A derived parameter is normally invisible in model inputs and outputs but can be made visible by exporting it as a derived table using the parameters_to_tables statement.

The argument of parameters_to_tables is a comma separated list of derived parameters or groups of derived parameters. Model code can contain multiple occurrences of parameters_to_tables.

The corresponding derived table

  • has the same name as the derived parameter
  • has the same metadata as the derived parameter including parameter label, note, dimension labels, and dimension names
  • converts parameter values to double, with classifications, ranges, and partitions converted to {0,1,2,...} and bool converted to {0,1}, where 0 is false and 1 is true.
  • has an implicit dimension for sub/member/replicate for runs with multiple subs
  • computes, for overall run results, the average across subs (like other derived tables)

A derived table created by parameters_to_tables acts like other derived tables and can be

  • displayed in the UI as a multi-dimensional table
  • organized in the hierarchical display of tables in the model UI using table_group
  • suppressed or retained in model outputs using tables_suppress or tables_retain
  • exported in csv format for downstream analysis either from the UI or by using dbcopy
  • used in model output comparisons with test_models

Exposition and example

A derived parameter (aka model-generated parameter) is declared using the derived keyword. It is computed by model code before the simulation starts using values of other parameters.

Modgen-specific: In Modgen, derived parameters are declared using the keyword model_generated. OpenM++ treats model_generated as a synonym of derived. In Modgen, derived tables are declared using the keyword user_table. OpenM++ treats user_table as a synonym of derived_table.

For example, here's the declaration of the derived parameter ImmigrantDonors in the OzProj model:

parameters
{
  ...
  //EN Number of immigrant donors in initial population
  model_generated int ImmigrantDonors;
  ...
};

OzProj computes the value of ImmigrantDonors in the function PersonCore_PreSimulation by counting microdata input records which satisfy particular conditions.

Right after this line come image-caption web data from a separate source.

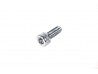 BOLT CAPHEAD M6 X 16 METRIC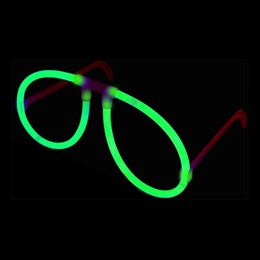 Bildspel - Självlysande Glasögon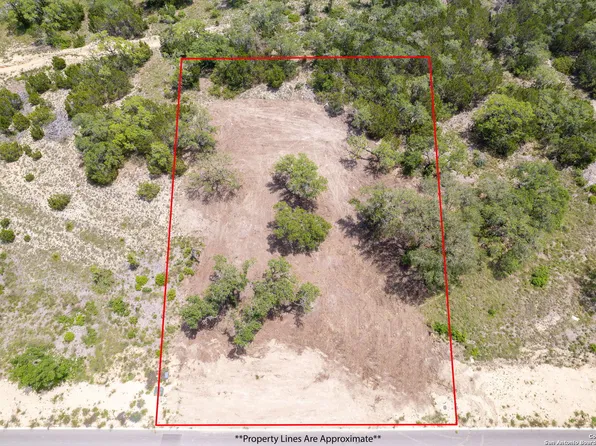 11114 Kendall Canyon LOT 33, San Antonio, TX 78255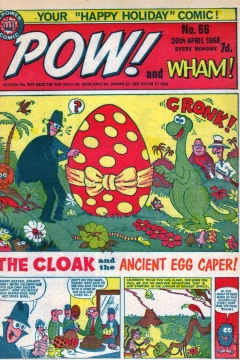 Issue #66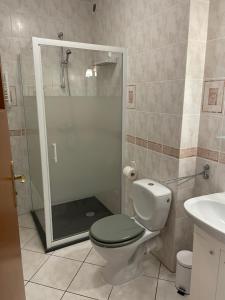 Apartamenty Ogrodowa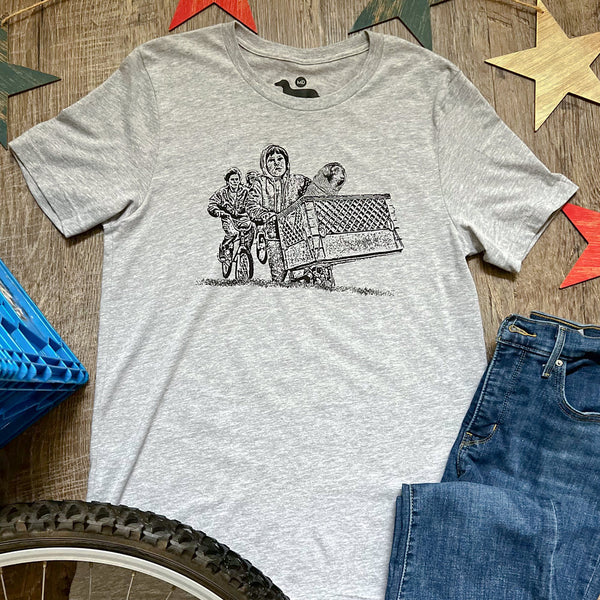 AD Reach for the Stars T-Shirt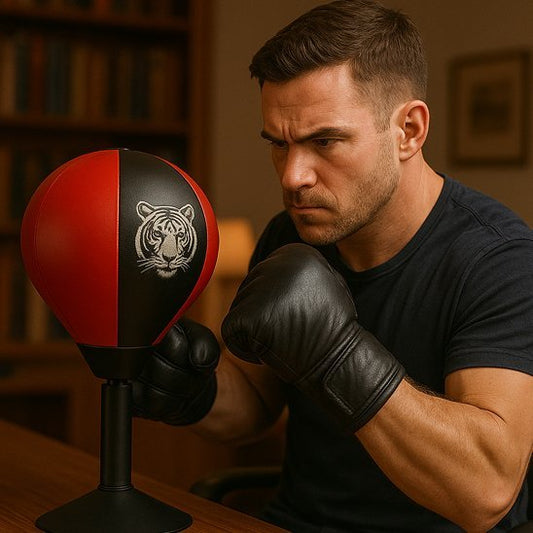 Punching ball | Pro - Combat Ajustable - Mood of training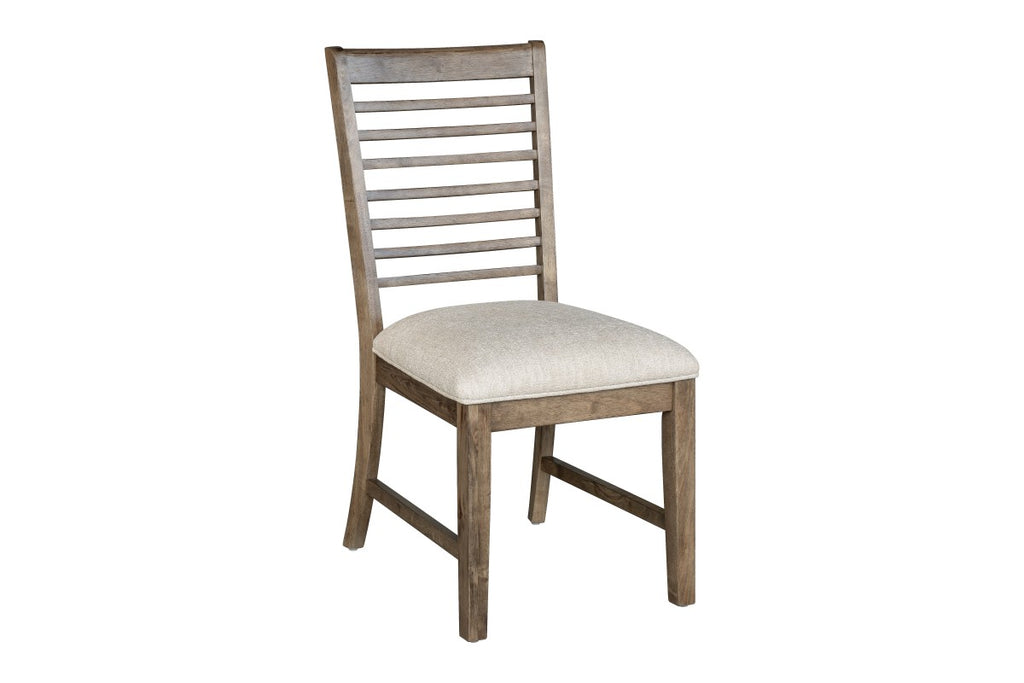 Cosette 7-Piece Dining Set (Walnut)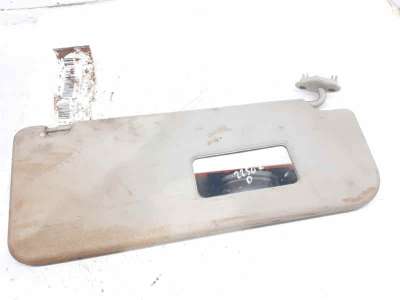 PARASOL DERECHO CITROEN BERLINGO / BERLINGO FIRST LIMUSINA (1998-2005) 1.9 D (MFWJZ) 70CV 1868CC - L.5923809 / 035195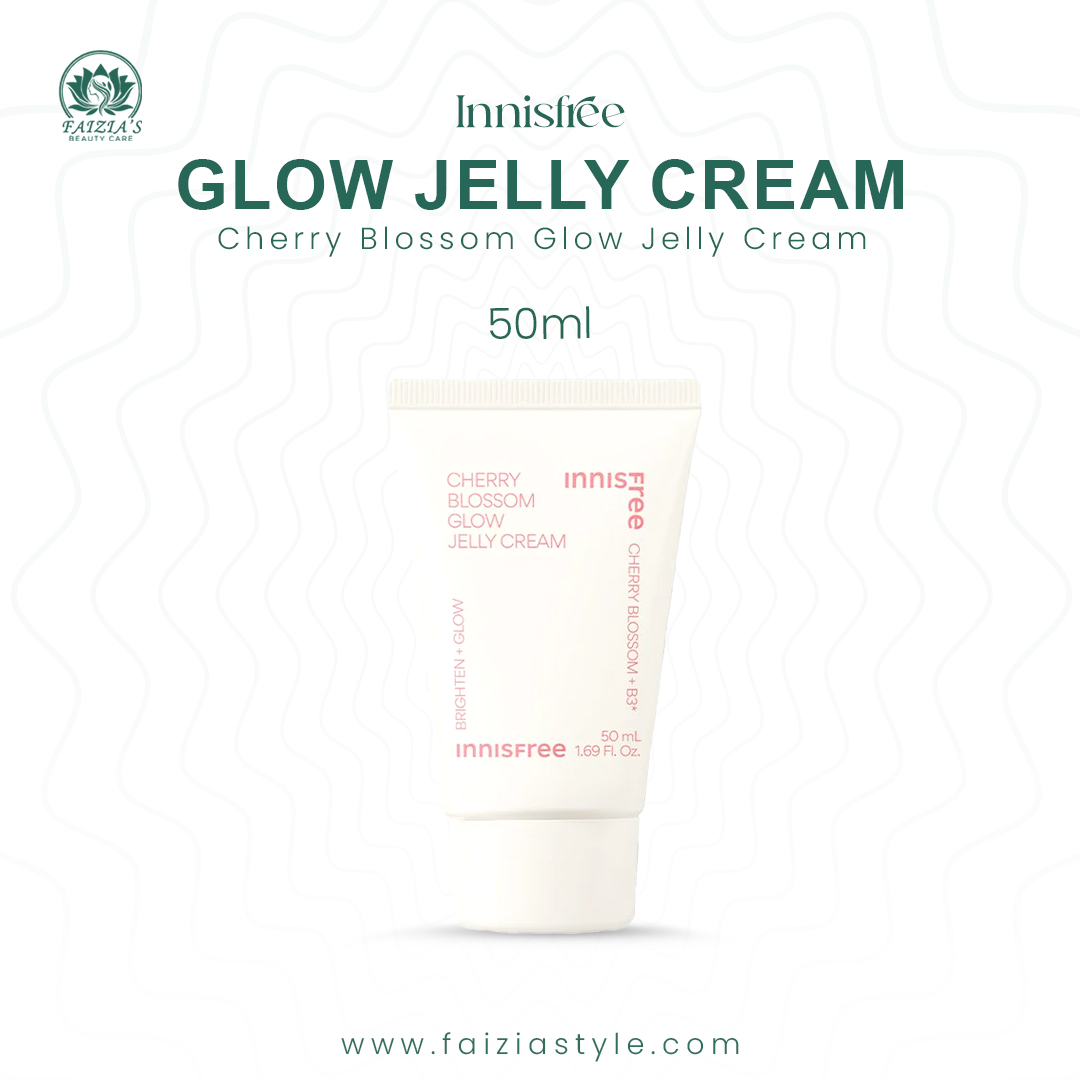 Innisfree-Cherry-Blossom-Glow-Jelly-Cream-50ml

The computation depends on the input parameter MicroDataInputFile which gives the name of the file containing input microdata.

Derived parameters are not editable and are not present in the hierarchical display of parameters in the model UI. However, parameters_to_tables makes selected derived parameters visible in the UI by converting them to derived tables.

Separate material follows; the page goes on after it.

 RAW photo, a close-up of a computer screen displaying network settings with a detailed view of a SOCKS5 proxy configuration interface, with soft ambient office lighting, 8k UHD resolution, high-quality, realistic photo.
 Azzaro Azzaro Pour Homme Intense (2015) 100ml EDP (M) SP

The following statement in OzProj makes the 7 derived parameters in OzProj visible as identically-named derived tables in the model UI.

parameters_to_tables
    EmigrationHazard,
    FertilityHazard,
    MortalityHazard,
    ImmigrantDonors,
    EmigrationHazard,
    FertilityHazard,
    MortalityHazard
;

Every parameter specifies the type of its value(s), e.g. double, int, bool, REGION, AGE_GROUP. Because the value of a table cell is always double, parameters_to_tables may need to convert the parameter value type to double in the derived table. The conversion follows normal C++ type conversion rules. This includes converting parameter values of type Range, Classification or Partition to {0,1,2,...}, and parameter values of type bool to {0,1}, where 0 is false and 1 is true.

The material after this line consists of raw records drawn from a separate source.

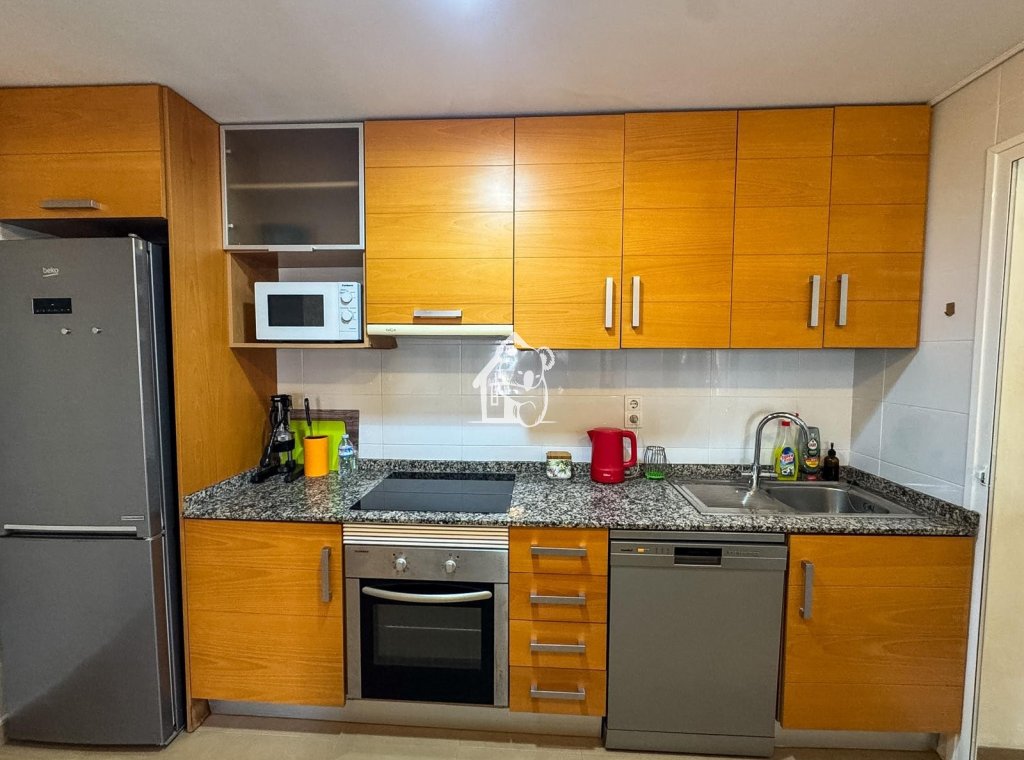 Alquiler - Apartamento / piso - Orihuela Costa - Punta Prima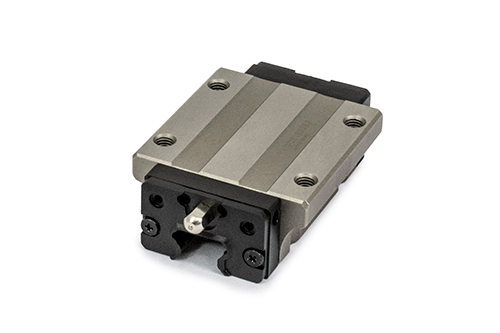 Wózek kołnierzowy długi TRH 65 FL-G-XN-H-Z1 - obrazek 4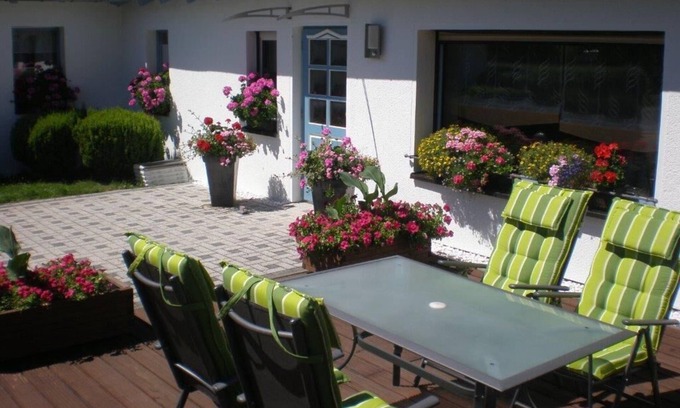 Bad Brambach House | Modern and cozy vacation home completely renovated in 2023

Derived parameters transformed to derived tables can be members of a table group, e.g.

table_group DerivedParameters //EN Derived Parameters
{
    EmigrationHazard,
    FertilityHazard,
    MortalityHazard,
    ImmigrantDonors,
    EmigrationHazard,
    FertilityHazard,
    MortalityHazard
};

This allows them to be organized hierarchically in the UI, or suppressed/retained as a group using tables_suppress or tables_retain.